The building, at 65-54 Austin St., has expansive views of the Manhattan skyline and contains five studio, 30 one-bedroom and 15 two-bedroom apartments for households earning up to 80 percent of the area median income, or $61,440 for a family of four. About 10 units are set aside for tenants earning no more than 80 percent of the area median income.

Residents will pay about $1,275 for a studio, $1,525 for a one-bedroom and $1,995 for a two-bedroom.

“This is an exciting time,” Community Board 6 Chairman Joseph Hennessy said. “Affordable housing is so much desired and so much needed here in Queens.”

The complex is enrolled in the state Energy Research and Development Authority’s multi-family building performance program, which requires developments to meet high standards of energy efficiency. For example, each unit has an individual, high-efficiency exhaust fan and insulated glass windows help to lower cooling costs in the summer by reducing the amount of air conditioning needed.
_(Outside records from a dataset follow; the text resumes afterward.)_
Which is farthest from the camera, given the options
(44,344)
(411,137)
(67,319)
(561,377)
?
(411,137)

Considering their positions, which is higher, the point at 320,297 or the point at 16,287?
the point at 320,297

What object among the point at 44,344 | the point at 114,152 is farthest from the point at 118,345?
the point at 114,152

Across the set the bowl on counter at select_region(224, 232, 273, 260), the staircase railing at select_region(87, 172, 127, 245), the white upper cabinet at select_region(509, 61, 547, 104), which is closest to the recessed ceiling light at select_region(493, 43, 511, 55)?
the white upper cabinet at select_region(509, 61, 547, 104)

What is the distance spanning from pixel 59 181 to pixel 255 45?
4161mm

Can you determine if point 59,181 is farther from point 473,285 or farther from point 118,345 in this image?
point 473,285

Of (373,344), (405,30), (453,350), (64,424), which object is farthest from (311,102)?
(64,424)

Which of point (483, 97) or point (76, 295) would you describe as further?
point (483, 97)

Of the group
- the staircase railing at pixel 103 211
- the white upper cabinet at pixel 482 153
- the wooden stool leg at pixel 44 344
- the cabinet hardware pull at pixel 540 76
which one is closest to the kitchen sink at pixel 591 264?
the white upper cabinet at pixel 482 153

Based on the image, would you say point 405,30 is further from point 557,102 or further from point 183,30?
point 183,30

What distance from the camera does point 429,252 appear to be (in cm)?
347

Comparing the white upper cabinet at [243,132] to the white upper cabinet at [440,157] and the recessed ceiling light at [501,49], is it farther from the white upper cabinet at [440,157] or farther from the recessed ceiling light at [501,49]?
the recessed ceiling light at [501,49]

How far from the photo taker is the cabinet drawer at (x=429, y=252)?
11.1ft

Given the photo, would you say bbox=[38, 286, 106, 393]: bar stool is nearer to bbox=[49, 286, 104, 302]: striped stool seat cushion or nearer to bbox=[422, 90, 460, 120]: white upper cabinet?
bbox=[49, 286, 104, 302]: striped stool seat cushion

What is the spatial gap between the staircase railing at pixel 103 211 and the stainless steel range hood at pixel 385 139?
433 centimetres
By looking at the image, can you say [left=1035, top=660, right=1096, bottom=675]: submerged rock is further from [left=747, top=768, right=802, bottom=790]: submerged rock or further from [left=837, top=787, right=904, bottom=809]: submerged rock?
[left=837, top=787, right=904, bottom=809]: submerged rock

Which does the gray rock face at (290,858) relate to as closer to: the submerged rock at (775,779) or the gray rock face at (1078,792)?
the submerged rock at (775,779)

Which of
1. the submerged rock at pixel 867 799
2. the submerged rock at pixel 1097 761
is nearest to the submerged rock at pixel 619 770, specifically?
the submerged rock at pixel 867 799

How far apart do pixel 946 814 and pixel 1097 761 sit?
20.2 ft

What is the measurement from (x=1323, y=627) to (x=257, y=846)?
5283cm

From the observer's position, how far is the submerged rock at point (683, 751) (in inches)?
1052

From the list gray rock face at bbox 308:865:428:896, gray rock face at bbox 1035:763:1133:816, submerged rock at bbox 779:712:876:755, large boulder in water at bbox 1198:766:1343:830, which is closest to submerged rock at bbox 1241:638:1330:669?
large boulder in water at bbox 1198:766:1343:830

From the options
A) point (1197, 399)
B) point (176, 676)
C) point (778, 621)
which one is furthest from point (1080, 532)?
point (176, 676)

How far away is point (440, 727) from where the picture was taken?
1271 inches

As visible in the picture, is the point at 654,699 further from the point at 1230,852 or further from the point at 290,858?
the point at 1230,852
“This building is about 25 times more efficient than code,” said Luke Falk of NYSERDA.

Eric Bluestone, principal of The Bluestone Organization, said his development company has long worked to bring affordable housing to Queens. His grandfather, Jacob Bluestone, started the company in Flushing and sought to build “workforce housing for the people of Queens.” The Andrew is the 13th building the group has developed in Queens.

“Affordable housing has been a mission for us,” Bluestone said. “The rents in this part of Queens have outpaced most people’s ability to pay for them.”